Im Vergleich zum Vortag können wir an Tag 5 „ausschlafen“ – allerdings nicht zu lange, denn heute möchten wir mit unserem Rail Pass erstmalig ordentlich Strecke machen. Unser Tagesziel ist eine der „drei schönsten Landschaften Japans“ und die befindet sich nahe der international bekannten Großstadt Hiroshima. Der Bahnhof von Hiroshima liegt auf der Schnellfahrstrecke etwas über 300 Strecken-Kilometer vom Shinkansen-Bahnhof Shin-Ōsaka entfernt. Dank des Shinkansen beträgt die Fahrzeit aber nur rund 90 Minuten.

Die Anzeige stellt übersichtlich dar, an welchen Stationen der Zug hält und an welchen nicht.
Von Shin-Ōsaka in Richtung Westen führt die San’yō Shinkansen, die zweite Schnellfahrstrecke in Japan. Nachdem die Tōkaidō Shinkansen von Tōkyō nach Ōsaka 1964 fertiggestellt wurde, bildet die San’yō Shinkansen deren logische Verlängerung entlang der dicht besiedelten Nordküste der Seto-Inlandsee. Die Strecke erweitert die 515 km lange Tōkaidō Shinkansen um weitere 553 km bis in die Stadt Fukuoka auf der südlichen Hauptinsel Kyūshū. Sie wurde in zwei Abschnitten bis 1975 eröffnet und ursprünglich mit maximal 230 km/h betrieben. Heute ist die Strecke in weiten Teilen mit 300 km/h befahrbar. Seit der Privatisierung der japanischen Staatsbahn JNR bildet der Bahnhof Shin-Ōsaka die Verwaltungsgrenze zwischen JR Central, die den Tōkaidō Shinkansen nach Tōkyō betreibt, und JR West, die für den San’yō Shinkansen nach Fukuoka verantwortlich ist. Dennoch gibt es zwischen beiden Strecken regelmäßige Durchbindungen von Zügen, sodass die gesamte Reise von Tōkyō nach Fukuoka in einem Zug (bei einer Reisezeit von rund 5 Stunden für 1.080 km) möglich ist. 2011 wurde die Strecke von der JR Kyūshū auf deren Insel abermals um 257 km verlängert. Die Kyūshū Shinkansen verbindet seitdem den Endbahnhof Hakata des San’yō Shinkansen in der Stadt Fukuoka mit der Stadt Kagoshima. Auch zwischen San’yō und Kyūshū Shinkansen gibt es Durchbindungen, wie z. B. unser Zug nach Kagoshima-Chūō beweist. Allerdings gibt es in der Verknüpfung zwischen Tōkaidō, San’yō und Kyūshū Shinkansen keine direkten Züge von ersterer zu letzterer Strecke. Reisende von Tōkyō nach Kagoshima müssen also immer mindestens einmal umsteigen (entweder in Ōsaka oder in Fukuoka).

-- Aufgaben --
#1 Nennen Sie alle Bahngesellschaften, die im Text über den San’yō Shinkansen erwähnt werden.
#2 Geben Sie den Abschnitt aus dem Text über den San’yō Shinkansen zwischen „Im Vergleich zum“ und „an welchen nicht.“ einschließlich wortgetreu wieder.
#3 Schreiben Sie den Text über den San’yō Shinkansen im Anschluss an seinen letzten Satz weiter.

-- Quellenmaterial --
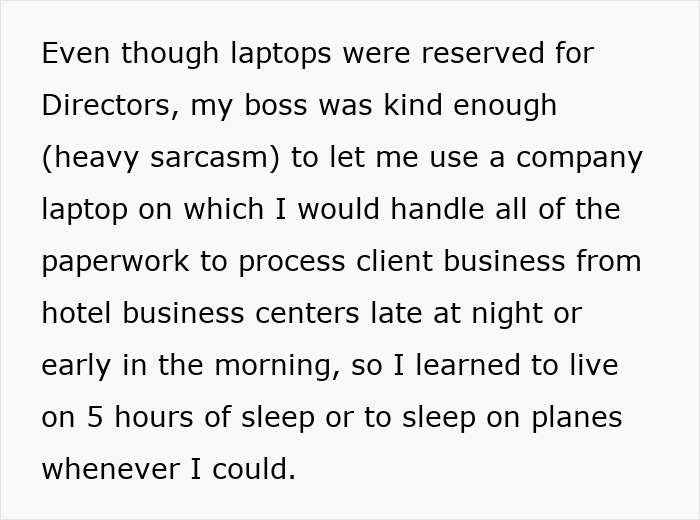 Even though laptops were reserved for Directors, my boss was kind enough (heavy sarcasm) to let me use a company laptop on which I would handle all of the paperwork to process client business from hotel business centers late at night or early in the morning, so I learned to live on 5 hours of sleep or to sleep on planes whenever I could.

-- Lösungen --
#1 JNR (die japanische Staatsbahn), JR Central, JR West, JR Kyūshū

#2
Im Vergleich zum Vortag können wir an Tag 5 „ausschlafen“ – allerdings nicht zu lange, denn heute möchten wir mit unserem Rail Pass erstmalig ordentlich Strecke machen. Unser Tagesziel ist eine der „drei schönsten Landschaften Japans“ und die befindet sich nahe der international bekannten Großstadt Hiroshima. Der Bahnhof von Hiroshima liegt auf der Schnellfahrstrecke etwas über 300 Strecken-Kilometer vom Shinkansen-Bahnhof Shin-Ōsaka entfernt. Dank des Shinkansen beträgt die Fahrzeit aber nur rund 90 Minuten.

Die Anzeige stellt übersichtlich dar, an welchen Stationen der Zug hält und an welchen nicht.

#3
Unser Zug ist ein Sakura. Wie bereits eingangs des Berichts erwähnt, werden Fernzüge in Japan i. d. R. mit einem Zugnamen und einer Zugnummer bezeichnet. Das trifft auch auf den Shinkansen zu. Auf den drei genannten Strecken verkehren verschiedene Linien, die sich in der Anzahl der Zwischenhalte unterscheiden. Die langsamsten Züge heißen Kodama (bzw. auf Kyūshū: Tsubame) und halten an allen Bahnhöfen. Schneller sind die Hikari (auf dem Tōkaidō Shinkansen) bzw. die Sakura (auf dem San’yō und Kyūshū Shinkansen). Die schnellsten Züge heißen Nozomi (Tōkyō – Ōsaka – Fukuoka) bzw. Mizuho (Ōsaka – Fukuoka – Kagoshima). Diese Züge sind sehr beliebt und daher für Inhaber des Japan Rail Pass nur mit einem Aufpreis nutzbar. Allerdings ist der Reisezeitunterschied zwischen den ganz schnellen und den mittleren Zügen vergleichsweise gering, sodass man auch mit dem Hikari und dem Sakura schnell voran kommt. Während die Linien, die auf der Tōkaidō Shinkansen verkehren, durchgehend mit 16-Wagen-Zügen der Baureihe N700 gefahren werden, kommen auf den anderen Linien 8-Wagen-Züge zum Einsatz. Neben der Baureihe N700 sind dabei noch die Baureihen 500 auf dem San’yō Shinkansen und 800 auf dem Kyūshū Shinkansen anzutreffen. Nachteil der 8-Wagen-Züge der Baureihe N700 ist der vergleichsweise kleine Bereich der 1. Klasse. Statt drei Green Cars in einem 16-Wagen-Zug steht dort nur ein halber Wagen zur Verfügung. Entsprechend sollte man für die Green Cars im Sakura und Mizuho etwas früher reservieren, um einen Wunschsitzplatz zu erhalten. Die Kodama auf dem San’yō Shinkansen verfügen nur vereinzelt über Green Cars.

Um 6:50 starten wir pünktlich in Shin-Ōsaka und bereits um 8:18 erreichen wir ebenso pünktlich nach 306 Kilometern den Bahnhof Hiroshima. Dort steigen wir um auf die alte San’yō Main Line.

Mit einer Doppeltraktion zweier baugleicher Züge setzen wir unsere Reise kurz darauf fort. Das Ziel ist die Insel Miyajima, die eine der „drei schönsten Landschaften Japans“ beherbergt. Da die Insel als Ausflugsziel beliebt ist, füllt sich unser Local auch entsprechend gut mit nationalen und internationalen Touristen. Die Insel hat keine direkte Verbindung zum Festland. Sie ist über eine Fähre erreichbar, die nahe des Bahnhofs Miyajimaguchi abfährt. „Guchi“ bedeutet in etwa „Eingang“, „Zugang“ oder „Zuwegung“. Miyajimaguchi heißt also „Zugang zu Miyajima“. Mit der San’yō Main Line dauert die Fahrt von Hiroshima dorthin ca. 30 Minuten.

Zwei Station vor Miyajimaguchi hält der Zug in Miyauchikushido. Dieser Bahnhofsname hört sich korrekt ausgesprochen sehr ähnlich zu Miyajimaguchi an. Deshalb weist eine automatische Ansage nachdrücklich darauf hin, dass sich an dieser Station noch nicht der Zugang zur Insel Miyajima befindet.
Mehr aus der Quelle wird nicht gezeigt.